Rewrite the rows below, changing every instance of "unopened bud" to "closed bud" and keeping all other text the same.
====== Data listing
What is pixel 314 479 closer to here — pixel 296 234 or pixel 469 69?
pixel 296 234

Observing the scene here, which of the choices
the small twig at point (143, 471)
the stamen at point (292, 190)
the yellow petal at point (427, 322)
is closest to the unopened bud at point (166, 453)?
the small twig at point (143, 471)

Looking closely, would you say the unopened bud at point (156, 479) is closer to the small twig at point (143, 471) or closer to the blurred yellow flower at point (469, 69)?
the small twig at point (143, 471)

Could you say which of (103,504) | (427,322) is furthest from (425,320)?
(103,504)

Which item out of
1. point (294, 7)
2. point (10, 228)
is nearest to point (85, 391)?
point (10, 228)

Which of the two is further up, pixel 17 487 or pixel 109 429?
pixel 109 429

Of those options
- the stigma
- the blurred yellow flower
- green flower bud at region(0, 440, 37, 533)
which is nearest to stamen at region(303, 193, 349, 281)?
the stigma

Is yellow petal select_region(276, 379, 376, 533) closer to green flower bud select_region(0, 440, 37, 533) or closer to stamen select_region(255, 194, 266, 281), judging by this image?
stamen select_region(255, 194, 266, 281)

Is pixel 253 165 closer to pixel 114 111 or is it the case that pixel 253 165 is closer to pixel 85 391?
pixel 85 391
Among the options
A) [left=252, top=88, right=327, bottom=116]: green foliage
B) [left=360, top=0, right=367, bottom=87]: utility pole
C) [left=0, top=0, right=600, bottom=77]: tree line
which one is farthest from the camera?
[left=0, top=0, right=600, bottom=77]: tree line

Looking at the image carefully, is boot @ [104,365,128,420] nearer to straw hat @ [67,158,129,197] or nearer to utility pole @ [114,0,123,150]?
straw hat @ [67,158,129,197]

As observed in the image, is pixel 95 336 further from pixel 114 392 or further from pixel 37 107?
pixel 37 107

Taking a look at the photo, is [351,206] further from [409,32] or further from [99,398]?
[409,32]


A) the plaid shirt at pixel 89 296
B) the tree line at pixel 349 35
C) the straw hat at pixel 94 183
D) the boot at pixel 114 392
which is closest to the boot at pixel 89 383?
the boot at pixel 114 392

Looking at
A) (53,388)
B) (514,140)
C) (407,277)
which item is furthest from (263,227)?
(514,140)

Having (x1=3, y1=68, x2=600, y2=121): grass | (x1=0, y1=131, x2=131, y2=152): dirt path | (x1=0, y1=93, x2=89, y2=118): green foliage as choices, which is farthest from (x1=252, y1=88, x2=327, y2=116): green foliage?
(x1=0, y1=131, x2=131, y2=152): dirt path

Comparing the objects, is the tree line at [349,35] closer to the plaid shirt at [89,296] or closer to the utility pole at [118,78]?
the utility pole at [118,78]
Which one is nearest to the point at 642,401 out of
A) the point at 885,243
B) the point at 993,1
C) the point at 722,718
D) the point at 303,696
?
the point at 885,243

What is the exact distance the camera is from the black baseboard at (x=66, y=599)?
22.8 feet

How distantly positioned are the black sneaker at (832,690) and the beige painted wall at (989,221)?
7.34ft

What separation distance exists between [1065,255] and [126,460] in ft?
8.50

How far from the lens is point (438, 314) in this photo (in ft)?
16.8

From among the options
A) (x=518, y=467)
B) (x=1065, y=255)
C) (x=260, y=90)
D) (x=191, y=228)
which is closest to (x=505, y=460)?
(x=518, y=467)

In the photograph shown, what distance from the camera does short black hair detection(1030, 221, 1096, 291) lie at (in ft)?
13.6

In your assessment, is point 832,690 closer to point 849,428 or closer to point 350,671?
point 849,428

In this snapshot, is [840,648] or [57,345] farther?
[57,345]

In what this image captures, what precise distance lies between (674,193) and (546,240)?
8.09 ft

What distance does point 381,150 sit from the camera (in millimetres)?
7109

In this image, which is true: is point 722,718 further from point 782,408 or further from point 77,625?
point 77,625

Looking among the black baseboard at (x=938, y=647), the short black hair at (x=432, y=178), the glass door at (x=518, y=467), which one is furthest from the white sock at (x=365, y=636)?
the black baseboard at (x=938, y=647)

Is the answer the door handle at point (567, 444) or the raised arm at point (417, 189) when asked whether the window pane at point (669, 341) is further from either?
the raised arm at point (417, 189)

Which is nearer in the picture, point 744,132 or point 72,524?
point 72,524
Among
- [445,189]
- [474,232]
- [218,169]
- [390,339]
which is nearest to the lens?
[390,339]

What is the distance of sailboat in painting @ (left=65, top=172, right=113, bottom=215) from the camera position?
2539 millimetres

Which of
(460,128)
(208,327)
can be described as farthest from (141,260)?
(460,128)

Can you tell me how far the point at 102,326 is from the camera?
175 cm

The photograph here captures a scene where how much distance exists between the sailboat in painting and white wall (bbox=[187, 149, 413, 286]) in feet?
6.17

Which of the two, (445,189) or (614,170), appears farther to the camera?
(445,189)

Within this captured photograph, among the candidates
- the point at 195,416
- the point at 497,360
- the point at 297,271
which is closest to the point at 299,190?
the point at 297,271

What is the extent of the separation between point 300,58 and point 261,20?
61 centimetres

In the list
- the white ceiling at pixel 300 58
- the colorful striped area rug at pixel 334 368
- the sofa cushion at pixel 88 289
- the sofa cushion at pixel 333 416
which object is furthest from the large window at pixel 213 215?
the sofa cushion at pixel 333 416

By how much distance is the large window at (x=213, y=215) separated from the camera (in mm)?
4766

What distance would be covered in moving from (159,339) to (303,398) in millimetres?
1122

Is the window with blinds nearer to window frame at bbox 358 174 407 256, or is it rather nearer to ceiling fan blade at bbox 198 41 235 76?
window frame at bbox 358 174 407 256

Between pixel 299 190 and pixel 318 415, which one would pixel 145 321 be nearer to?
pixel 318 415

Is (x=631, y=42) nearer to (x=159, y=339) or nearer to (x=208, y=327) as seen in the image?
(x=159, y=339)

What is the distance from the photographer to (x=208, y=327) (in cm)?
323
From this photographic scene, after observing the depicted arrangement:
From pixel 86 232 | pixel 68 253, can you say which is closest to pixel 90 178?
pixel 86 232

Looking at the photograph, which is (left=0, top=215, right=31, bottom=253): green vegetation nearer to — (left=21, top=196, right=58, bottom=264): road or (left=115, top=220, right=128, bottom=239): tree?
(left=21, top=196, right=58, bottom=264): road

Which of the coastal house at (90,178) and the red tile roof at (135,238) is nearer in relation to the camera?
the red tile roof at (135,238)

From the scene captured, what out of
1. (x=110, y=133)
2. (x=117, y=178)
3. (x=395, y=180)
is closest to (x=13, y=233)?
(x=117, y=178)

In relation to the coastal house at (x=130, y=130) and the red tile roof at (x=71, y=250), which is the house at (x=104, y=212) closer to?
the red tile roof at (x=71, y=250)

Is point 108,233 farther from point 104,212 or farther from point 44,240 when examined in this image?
============
* Written response:
What is pixel 314 479 closer to here — pixel 296 234 or pixel 469 69?
pixel 296 234

Observing the scene here, which of the choices
the small twig at point (143, 471)
the stamen at point (292, 190)
the yellow petal at point (427, 322)
is closest to the closed bud at point (166, 453)?
the small twig at point (143, 471)

Looking closely, would you say the closed bud at point (156, 479) is closer to the small twig at point (143, 471) or closer to the blurred yellow flower at point (469, 69)?
the small twig at point (143, 471)

Could you say which of (103,504) | (427,322) is furthest from (425,320)?
(103,504)

Which item out of
1. point (294, 7)
2. point (10, 228)
is nearest to point (85, 391)?
point (10, 228)

Which of the two is further up, pixel 17 487 or pixel 109 429?
pixel 109 429

Of those options
- the stigma
- the blurred yellow flower
- green flower bud at region(0, 440, 37, 533)
which is nearest to stamen at region(303, 193, 349, 281)?
the stigma

Is yellow petal select_region(276, 379, 376, 533) closer to green flower bud select_region(0, 440, 37, 533) or closer to stamen select_region(255, 194, 266, 281), judging by this image?
stamen select_region(255, 194, 266, 281)

Is pixel 253 165 closer to pixel 114 111 or is it the case that pixel 253 165 is closer to pixel 85 391?
pixel 85 391
Among the options
A) [left=252, top=88, right=327, bottom=116]: green foliage
B) [left=360, top=0, right=367, bottom=87]: utility pole
C) [left=0, top=0, right=600, bottom=77]: tree line
which one is farthest from the camera?
[left=0, top=0, right=600, bottom=77]: tree line

Looking at the image carefully, is boot @ [104,365,128,420] nearer to straw hat @ [67,158,129,197] or nearer to utility pole @ [114,0,123,150]?
straw hat @ [67,158,129,197]

As observed in the image, is pixel 95 336 further from pixel 114 392 or further from pixel 37 107?
pixel 37 107

Taking a look at the photo, is [351,206] further from [409,32] or further from [99,398]?
[409,32]


A) the plaid shirt at pixel 89 296
B) the tree line at pixel 349 35
C) the straw hat at pixel 94 183
D) the boot at pixel 114 392
which is closest to the boot at pixel 89 383?
the boot at pixel 114 392

Looking at
A) (53,388)
B) (514,140)
C) (407,277)
which item is furthest from (263,227)?
(514,140)

Having (x1=3, y1=68, x2=600, y2=121): grass | (x1=0, y1=131, x2=131, y2=152): dirt path | (x1=0, y1=93, x2=89, y2=118): green foliage as choices, which is farthest from (x1=252, y1=88, x2=327, y2=116): green foliage?
(x1=0, y1=131, x2=131, y2=152): dirt path

Comparing the objects, is the tree line at [349,35] closer to the plaid shirt at [89,296] or closer to the utility pole at [118,78]?
the utility pole at [118,78]
Which one is nearest to the point at 642,401 out of
A) the point at 885,243
B) the point at 993,1
C) the point at 722,718
D) the point at 303,696
?
the point at 885,243

What is the exact distance the camera is from the black baseboard at (x=66, y=599)?
22.8 feet

How distantly positioned are the black sneaker at (832,690) and the beige painted wall at (989,221)?
7.34ft

What separation distance exists between [1065,255] and [126,460] in ft?
8.50

How far from the lens is point (438, 314) in this photo (in ft)?
16.8

From among the options
A) (x=518, y=467)
B) (x=1065, y=255)
C) (x=260, y=90)
D) (x=191, y=228)
which is closest to (x=505, y=460)?
(x=518, y=467)

In the photograph shown, what distance from the camera does short black hair detection(1030, 221, 1096, 291) lie at (in ft)?
13.6

In your assessment, is point 832,690 closer to point 849,428 or closer to point 350,671?
point 849,428

In this snapshot, is [840,648] or [57,345] farther?
[57,345]

In what this image captures, what precise distance lies between (674,193) and (546,240)?
8.09 ft

What distance does point 381,150 sit from the camera (in millimetres)?
7109

In this image, which is true: is point 722,718 further from point 782,408 or further from point 77,625?
point 77,625

Looking among the black baseboard at (x=938, y=647), the short black hair at (x=432, y=178), the glass door at (x=518, y=467), which one is furthest from the white sock at (x=365, y=636)?
the black baseboard at (x=938, y=647)

Is the answer the door handle at point (567, 444) or the raised arm at point (417, 189) when asked whether the window pane at point (669, 341) is further from either?
the raised arm at point (417, 189)

Which is nearer in the picture, point 744,132 or point 72,524?
point 72,524
Among
- [445,189]
- [474,232]
- [218,169]
- [390,339]
which is nearest to the lens?
[390,339]

What is the distance of sailboat in painting @ (left=65, top=172, right=113, bottom=215) from the camera position?
2539 millimetres

Which of
(460,128)
(208,327)
can be described as farthest from (141,260)?
(460,128)

Can you tell me how far the point at 102,326 is from the camera?
175 cm

The photograph here captures a scene where how much distance exists between the sailboat in painting and white wall (bbox=[187, 149, 413, 286]) in feet?
6.17

Which of the two, (445,189) or (614,170), appears farther to the camera?
(445,189)

Within this captured photograph, among the candidates
- the point at 195,416
- the point at 497,360
- the point at 297,271
which is closest to the point at 299,190?
the point at 297,271

What is the extent of the separation between point 300,58 and point 261,20?
61 centimetres

In the list
- the white ceiling at pixel 300 58
- the colorful striped area rug at pixel 334 368
- the sofa cushion at pixel 88 289
- the sofa cushion at pixel 333 416
which object is furthest from the large window at pixel 213 215?
the sofa cushion at pixel 333 416

By how much distance is the large window at (x=213, y=215) separated from the camera (in mm)?
4766

What distance would be covered in moving from (159,339) to (303,398) in millimetres?
1122

Is the window with blinds nearer to window frame at bbox 358 174 407 256, or is it rather nearer to ceiling fan blade at bbox 198 41 235 76?
window frame at bbox 358 174 407 256

Between pixel 299 190 and pixel 318 415, which one would pixel 145 321 be nearer to?
pixel 318 415

Is (x=631, y=42) nearer to (x=159, y=339) or nearer to (x=208, y=327) as seen in the image?
(x=159, y=339)

What is the distance from the photographer to (x=208, y=327) (in cm)?
323
From this photographic scene, after observing the depicted arrangement:
From pixel 86 232 | pixel 68 253, can you say which is closest to pixel 90 178?
pixel 86 232

Looking at the photograph, which is (left=0, top=215, right=31, bottom=253): green vegetation nearer to — (left=21, top=196, right=58, bottom=264): road or (left=115, top=220, right=128, bottom=239): tree?
(left=21, top=196, right=58, bottom=264): road

Which of the coastal house at (90,178) and the red tile roof at (135,238) is nearer in relation to the camera?
the red tile roof at (135,238)

From the scene captured, what out of
1. (x=110, y=133)
2. (x=117, y=178)
3. (x=395, y=180)
is closest to (x=13, y=233)?
(x=117, y=178)

In relation to the coastal house at (x=130, y=130) and the red tile roof at (x=71, y=250), which is the house at (x=104, y=212) closer to?
the red tile roof at (x=71, y=250)

Is point 108,233 farther from point 104,212 or farther from point 44,240 when examined in this image?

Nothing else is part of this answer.